Avertissement sur les initial coin offerings (« ICOs ») et tokens
Les levées de fonds par appel public sous forme de dites initial coin offerings (« ICOs ») ne sont pas soumises à une réglementation spécifique et ne jouissent d’aucune garantie ou autre forme de protection réglementaire. Il s’agit d’investissements hautement spéculatifs, comportant un certain nombre de risques, y compris une perte totale de l’investissement.
Introduction
La Commission de Surveillance du Secteur Financier (CSSF) avertit le public des risques importants liés aux ICOs.
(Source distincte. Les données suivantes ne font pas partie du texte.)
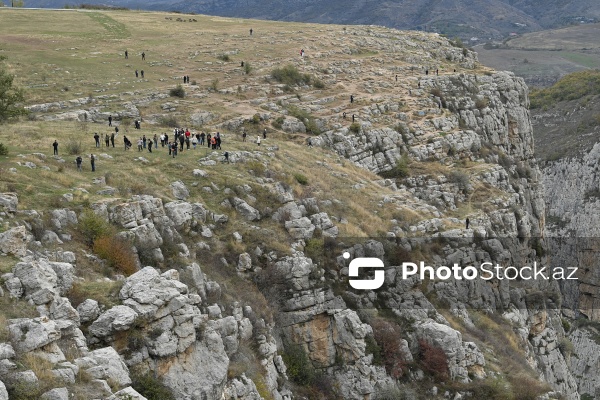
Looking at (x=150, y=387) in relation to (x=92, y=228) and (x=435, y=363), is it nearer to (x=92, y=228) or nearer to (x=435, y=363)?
(x=92, y=228)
Ces formes d’appels de financement utilisent souvent l’attrait des nouvelles technologies et des monnaies virtuelles, ou de projets y relatifs, pour promouvoir leurs activités auprès de potentiels investisseurs.
Dans ce contexte, la CSSF reconnaît et tient à souligner que la technologie sous-jacente à ces ICOs, la « blockchain technology », peut apporter certains avantages à travers son utilisation dans des activités du secteur financier et dans des projets innovants de différentes catégories. De ce fait, la CSSF précise que le présent avertissement se rapporte aux levées de fonds à travers des ICOs qui utilisent cette technologie sans pour autant vouloir remettre en question la technologie elle-même.
Les ICOs sont une forme de levée de fonds par appel au public destinée à financer le lancement de nouvelles monnaies virtuelles ou de toutes sortes de nouveaux projets.
En contrepartie de sa participation au financement, le participant reçoit des jetons numériques communément appelés tokens (ci-après « tokens ») émis par l’initiateur et qui peuvent, le cas échéant, attribuer certains droits à leurs détenteurs. Ces droits sont définis librement par l’initiateur et peuvent prendre différentes formes comme par exemple la prestation d’un service, une participation dans le capital de la société en cours de formation, le droit à une partie du bénéfice ou encore le droit de recevoir un produit manufacturé. L’appréciation de la valeur des tokens pour un participant porte en conséquence en premier lieu sur ces droits qui revêtent une nature diverse (ce qui rend leur évaluation difficile), ensemble avec la capacité de la contrepartie d’honorer les engagements ainsi définis.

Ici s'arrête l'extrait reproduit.